Долго жили мы в ладу; но и самые вернейшие друзья иногда ссорятся. Между нами не кошка проскочила, а целые две лошади. Я должна признаться, что люблю спорить. А почему? Вопрос сделала совесть, а ей нельзя не отвечать. Итак, Душа, будь снисходительна и прости вольное мое прегрешение. Журнал – исповедь, итак, Отче Совесть, слушай. Я люблю спорить, потому что знаю, что спорю умно-разумно, что доказательства мои не суть доказательства пустые, и даже не от уверенности собственной, но чтение книг и потом рассуждение об них с чтением, а не слегка, что часто сама отвергаю мысли сочинителей, спрашиваю мнение у Отца, сообщаю ему свои суждения и получаю одобрение так часто, что оно заставляет меня думать, что я сужу здраво и разумно. Вот почему я люблю спорить серьезно. Шутя же я принимаюсь за другое дело, за софизмы. Доказываю, что белое – черное, и часто так оно удается, что я почти уверю, а через час после того стану доказывать то же совсем в противоположном смысле. Весело так спорить, когда видишь, что твой соперник горячится и что сама чувствуешь, что говоришь против себя же. Весело заставить его согласиться, чтоб потом довести его, чтоб он опять переменил свое мнение. Еще у меня достоинство: я умею невинно бесить, и от этого-то произошла наша ссора.
Все жить в ладу скучно: мир есть образ постоянства, а я это только прощаю в дружбе и иногда в любви. И так единообразность обыкновенно доводит нас к скуке, скука к зевоте, зевота к расстроенным нервам, нервы к слабости, слабость ко сну, сон к смерти, смерть к Вечности. А до последней я не хочу так скоро добраться, а потому стараюсь усыпать путь мой не маковыми цветами, которые клонят ко сну, но розами и даже с шипами, потому что последние, кольнув, разбудят иногда тебя посреди Рая воображения, но зато и не доведут к единообразию, к чему примыкает даже и путь счастья. Вот почему я поссорилась с Хорунжим, а именно за степных двух лошадей его (которых, между нами, никогда не видала, да и не знаю, на что они похожи).
Сидели мы у круглого стола.

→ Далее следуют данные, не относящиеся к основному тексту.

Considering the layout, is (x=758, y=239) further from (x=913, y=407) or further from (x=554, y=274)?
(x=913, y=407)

Мы, т<о> е<сть> Marу, цветок после мороза, Львов, Хорунжий и Аз. Все было спокойно. Marу шила и, подымая голову, darted a meaning glance at me and Quentin Durward[76]
. Ленивый, но сантиментальный Львов гробовым голосом, и переплетя ногами, собирался читать стихи Батюшкова, я, перья ощипывая, завременно зевала, а Хорунжий собирался плести корзинку. «Который-то час?» – спросила я небрежно и тем расстроила позицию Львова, который, сидя против меня, собирался было обрисовать глазами всю пылкость и нежность поэзии недостойной своей кузине: но, услышав вопрос мой, как верный рыцарь, побежал смотреть на солнечные часы.Ответ его был, что скоро час. «Боже! – воскликнула я, – Mary, come and I will teach you to send an arrow, it will serve you in good time»[77]
. Я вскочила и, как стрела сама, полетела к цели, которая стояла на лугу. Все встрепенулись. «Дайте мне лук и стрелы», – было мое повеление, и оба юноши принесли мне их. Я поблагодарила их и стала стрелять не в мету, а в высоту. Стрелы падали в кусты (еще порядочный стих), Львов, мешая, подбирал. «Не пускайте стрел в кусты», – сказал Хорунжий. «А почему?» – был мой вопрос. «Потому что неловко поднимать». – «Какой вздор, я хочу». – «Но я не пойду за ними». – «А пойдете». – «Нет». – «Да». – «Нет». – «Да…» И стрела полетела в кусты. «Пожалуйста, принесите мне ее». – «Я сказал, что нет». – «Вы не принесете?» Он покачал головою. «И так я с вами не буду говорить». Позвонили к столу. Мы сели кушать. Он заговорил со мной, я улыбнулась, но молчала. Он заглядывал, заигрывал, заговаривал, а я… молчала. Прошел тот день, я все молчу. Другой настал. Заря прекрасная встала, день был хорош; я сошла вниз. «Ах, здравствуйте, А<нна> А<лексеевна>, – было мне приветствие. – Но что же, все еще сердиты?» Я все молчала. Пришел полдень. Глаза его меня умоляли простить его, но не хотел он сказать: «Простите?». А я, я улыбалась и молчала. Mary взялась мирить нас и написала на бумаге: «Помиритесь, попросите прошения». «Благодарю», – был короткий ответ.